Dr. Pettit, of the University of Washington, has now presented her research in “Invisible Men: Mass Incarceration and the Myth of Black Progress,” published by the Russell Sage Foundation. Among her conclusions: 

¶ Among male high school dropouts born between 1975 and 1979, 68 percent of blacks (compared with 28 percent of whites) had been imprisoned at some point by 2009, and 37 percent of blacks (compared with 12 percent of whites) were incarcerated that year. 

¶ By the time they turn 18, one in four black children will have experienced the imprisonment of a parent. 

¶ More young black dropouts are in prison or jail than have paying jobs. Black men are more likely to go to prison than to graduate with a four-year college degree or complete military service. 

Black dropouts are more likely to spend at least a year in prison than to get married.  

If inmates were counted, she estimates, the black high school dropout rate would soar to 19 percent and the share of dropouts who are employed would plunge to 26 percent — far more dire than the statistics usually cited. The celebrated voter turnout among young blacks in the 2008 election would drop to roughly 20 percent, about where it was in 1980. 
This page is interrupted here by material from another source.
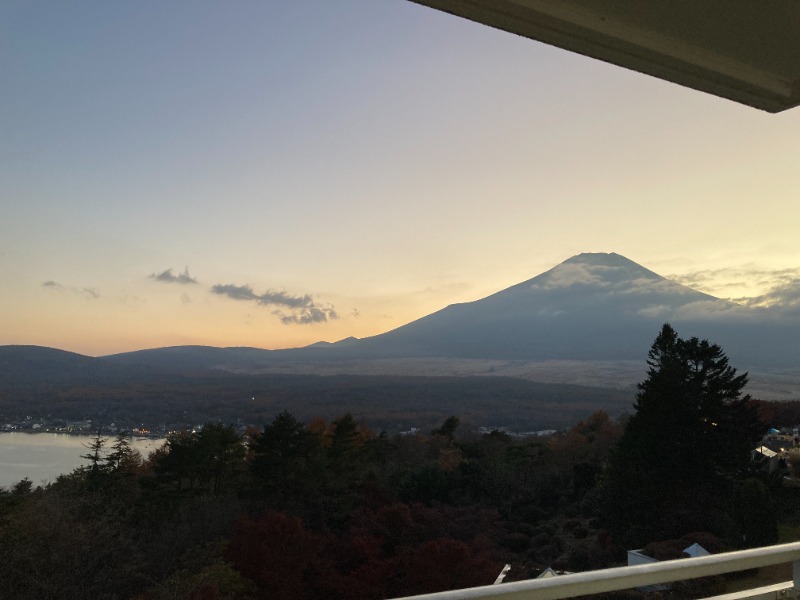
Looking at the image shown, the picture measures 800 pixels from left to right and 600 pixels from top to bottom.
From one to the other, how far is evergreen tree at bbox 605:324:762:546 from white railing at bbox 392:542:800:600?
18.2 metres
Blacks account for nearly half of the more than 2.3 million Americans in prison or jail. Failure to include them in measures of black progress, she argues, is akin to leaving states out of national counts. Former inmates, too, tend to be undercounted because they are typically poor, mobile and living precariously.
We're only a week away from the election, so I'm hesitant to say much related to either candidate on this issue. I've been just as critical of Obama and the Democrats as I am Romney and the Republicans, and on this issue, all of the above have failed miserably. 

The plight of Black America has actually gotten worse during Obama's four years, and the Republicans have nothing constructive to offer on the topic. And between the two candidates, the exact number of mentions of mass incarceration and the apartheid we've achieved in our system of prisons is exactly zero.

As usual in a political season, the trivial rises to the fore, and what's important gets left behind. In this case, as Steve Spitzer put it 30 years ago, it's the Social Junk and the Social Dynamite who we can ignore, but ultimately at our own peril.

Because remember all the Surplus Labor we've created the last four years during the recession? Heads up: that tab is coming due soon.

2 comments:

MRMacrum said...

While the racial twist in all this takes front stage, I would love the eggheads to also look at the prison issue from a color blind economic status slant also. Living in a state with a miniscule black population after having grown up in areas with sizable black populations, the one recurring factor for both is poverty. Maine has a sizable population of poor white folks who have been poor for generations. I would guess that the similarities in statistics of poor white Mainers would closely resemble the trends in the black communities. High drop out rates, higher incidents of teen pregnancies, and higher crime rates also.

I would love to see this country focus on poverty first, race second. Work on the poverty and everyone would benefit without race being the wedge that drives the issue apart right out of the gate.

Anyway, good post with some thought provoking information. The bottom line in my opinion is the US has entirely too many people in prison.

Todd Krohn said...

Completely agree, brother. The longest running thread in the history of punishment has always been poverty and the underclass (those who don't have the resources to defend themselves).

Fundamentally, the racial discrepancy is more a manifestation of class bias than racism.